COVID-19 - News digest as of 24.04.2020

1. Turkish Tupras cuts refinery runs due to weak demand

MOSCOW (MRC) -- Turkish refiner Tupras has cut runs at its Izmir refinery by 50% due to weak fuel demand because of the coronavirus outbreak, four trading sources familiar with the matter told Reuters. Tupras has also cut runs at its Izmit refinery by 20% and its Kirikkale refinery by 50%, the sources said.





MRC

Borealis lifts force majeure at Swedish steam cracker

MOSCOW (MRC) -- Austria-based petrochemical producer Borealis has lifted force majeure on operations at its Stenungsund steam cracker in Sweden, the company told S&P Global Thursday.

"The FM on operations of our steam cracker in Stenungsund, Sweden, was lifted on April 19, 2020. We also returned to normal operations on this date and informed affected customers accordingly," a Borealis spokesperson said.

The company declared FM on April 8 due to a technical incident, while before that Borealis had had lowered its steam cracker operating rates as a result of the recent slump in oil prices and the coronavirus lockdowns in Europe.

"Our steam crackers are ...operating at reduced rates due to the COVID-19 impact as overall demand is lower," Borealis said in early April, without giving further details.

Borealis' cracker in Stenungsund can produce 625,000 mt a year of ethylene. The company's other cracker in Porvoo, Finland, can produce 400,000 mt/year of ethylene. Both crackers are able to process a mix of feedstocks including liquids, LPG and ethane.
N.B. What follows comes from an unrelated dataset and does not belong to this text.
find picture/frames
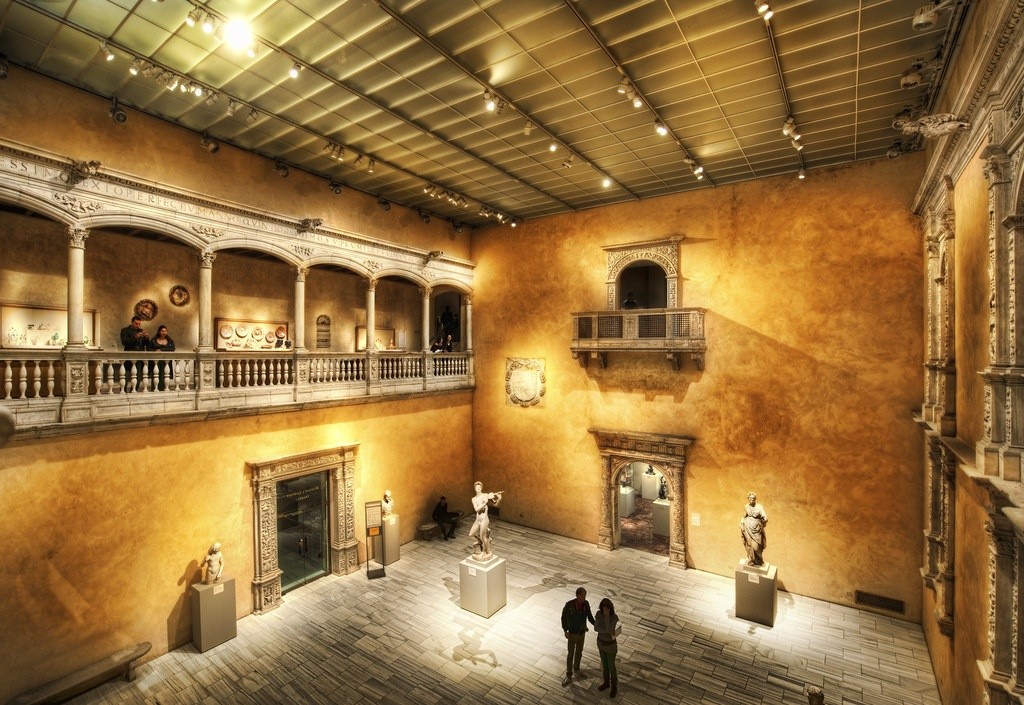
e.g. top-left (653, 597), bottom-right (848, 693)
top-left (356, 326), bottom-right (396, 352)
top-left (0, 299), bottom-right (104, 350)
top-left (214, 318), bottom-right (289, 352)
As MRC informed earlier, in early October 2019,, Austrian polyolefin supplier Borealis AG lifted a force majeure declared in the previous months at its production site in Kallo. On 2 Sep, 2019, the company declared force majeure on refinery grade propylene and propane from its production site in Kallo, Belgium, as a consequence of “unforeseen technical issues."

Ethylene and propylene are feedstocks for producing polyethylene (PE) and polypropylene (PP).

According to MRC's ScanPlast report, Russia's estimated PE consumption totalled 383,760 tonnes in the first two month of 2020, up by 14% year on year. High density polyethylene (HDPE) and linear low density polyethylene (LLDPE) shipments increased due to the increased capacity utilisation at ZapSibNeftekhim. At the same time, PP shipments to the Russian market were 192,760 tonnes in January-February 2020, down by 6% year on year. Homopolymer PP accounted for the main decrease in imports.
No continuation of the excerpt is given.